Back from an eight year absence, Banjo-Kazooie: Nuts and Bolts sees the bear and bird combination wallowing in their early retirement, idly growing fat on pizza and playing old videogames - just like old heroes should. Their sojourn into idleness doesn't last long though with the appearance of the Lord of Games (LOG) whisking them away to Showdown Town, to do battle with their old arch-nemesis Grunthilda once again.
Once this scene-setting takes place you're let loose in the town and it soon dawned on me how huge the place was - it has to be one of the biggest hub-worlds I've ever played in a platforming game. The scale and depth of Showdown Town answers all the fanboy ravings that said Nuts and Bolts wouldn't have a hardcore platforming mechanic to it. Here you can jump up the ramshackle houses, balance across power lines and swim across watercourses to acquire a multitude of collectibles if your obsessive compulsive nature demands it.
The scale and depth of Showdown Town answers all the fanboy ravings.
But even before I got to this early stage the game won me over with its humour. Poking fun at itself and all of Rare's previous creations, the humour soon lashes out to the whole industry with the Frag Dolls and the Xbox360 itself being mercilessly aped for laughs. Not since the classic LucasArts adventure games have I found myself so entertained by just the text on the screen. Nuts & Bolts is simply a hilarious game.

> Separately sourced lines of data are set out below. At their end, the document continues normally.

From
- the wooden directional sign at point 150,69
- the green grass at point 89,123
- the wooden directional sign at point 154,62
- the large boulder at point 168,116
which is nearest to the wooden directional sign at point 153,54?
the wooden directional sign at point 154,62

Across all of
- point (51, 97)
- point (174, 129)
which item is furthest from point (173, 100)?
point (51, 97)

After mastering the rather pathetic trolley Banjo is given for moving around it was time to enter one of the game worlds and it's here I found out how creative the game wants you to be. In each world you'll have a number of challenges to win yourself Jiggies (equivalent to Mario's Stars, which will open more game worlds to play in) and whilst most of these can be completed with a preset blueprint - the real deal lies in the vehicle creation tool. Once I got used to its methods the process of creating any bizarre or madcap machine was easily within my non-engineering mind. Making a racing car so overpowered with large engines and jets that flew out of control was far more fun that I thought it would be - almost as enjoyable as creating a unique solution to a challenge and passing it with flying colours.
Making a racing car so overpowered with large engines and jets that flew out of control was far more fun that I thought it would be.

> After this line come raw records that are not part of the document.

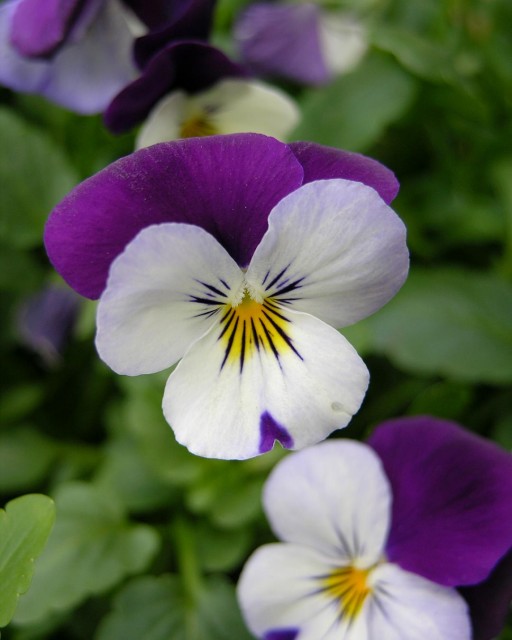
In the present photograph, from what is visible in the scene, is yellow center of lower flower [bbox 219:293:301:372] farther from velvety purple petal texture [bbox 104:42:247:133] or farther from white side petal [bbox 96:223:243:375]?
velvety purple petal texture [bbox 104:42:247:133]

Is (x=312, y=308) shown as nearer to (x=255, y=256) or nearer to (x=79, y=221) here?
(x=255, y=256)

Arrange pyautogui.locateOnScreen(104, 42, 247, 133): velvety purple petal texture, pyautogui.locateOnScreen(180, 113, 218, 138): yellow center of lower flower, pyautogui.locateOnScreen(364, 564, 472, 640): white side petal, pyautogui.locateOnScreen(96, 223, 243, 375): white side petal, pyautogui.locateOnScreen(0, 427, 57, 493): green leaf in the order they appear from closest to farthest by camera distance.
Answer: pyautogui.locateOnScreen(96, 223, 243, 375): white side petal < pyautogui.locateOnScreen(364, 564, 472, 640): white side petal < pyautogui.locateOnScreen(104, 42, 247, 133): velvety purple petal texture < pyautogui.locateOnScreen(180, 113, 218, 138): yellow center of lower flower < pyautogui.locateOnScreen(0, 427, 57, 493): green leaf

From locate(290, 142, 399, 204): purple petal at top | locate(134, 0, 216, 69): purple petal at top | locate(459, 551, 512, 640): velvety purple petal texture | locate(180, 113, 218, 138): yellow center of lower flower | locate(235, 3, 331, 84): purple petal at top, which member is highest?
locate(290, 142, 399, 204): purple petal at top

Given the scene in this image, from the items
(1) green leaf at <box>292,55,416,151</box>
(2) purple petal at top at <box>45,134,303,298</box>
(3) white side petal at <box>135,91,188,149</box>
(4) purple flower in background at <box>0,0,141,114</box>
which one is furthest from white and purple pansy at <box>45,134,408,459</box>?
(1) green leaf at <box>292,55,416,151</box>

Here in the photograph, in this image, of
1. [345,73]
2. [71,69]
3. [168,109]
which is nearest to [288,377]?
[168,109]

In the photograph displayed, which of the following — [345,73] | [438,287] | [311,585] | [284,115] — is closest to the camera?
[311,585]

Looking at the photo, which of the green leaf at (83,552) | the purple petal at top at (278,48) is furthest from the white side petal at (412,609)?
the purple petal at top at (278,48)

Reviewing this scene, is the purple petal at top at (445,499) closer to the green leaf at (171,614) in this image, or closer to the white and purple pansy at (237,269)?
the white and purple pansy at (237,269)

The creation of these vehicles can be so addictive that it could easily swallow a huge amount of your gaming time - even if it is just to see a crazy or insane idea realised in a vehicle form that has no relevance to any challenge you're on. One whole play session ended up with me spending nearly two hours trying to make a vehicle powerful enough and fast enough to hit a shot putt across a stadium. Sounds barmy. And it is - but boy was I having fun!
The only downside comes from the amount of challenges needed to reach the final encounter with Grunthilda. Even if you are blessed with a dearth of creative talent (which I'm not) it's easy to find the latter half of the game a little repetitive. But even this is compensated for by the devilish humour and there's no doubt that I've had more fun with this game than I have with any other for a long, long time.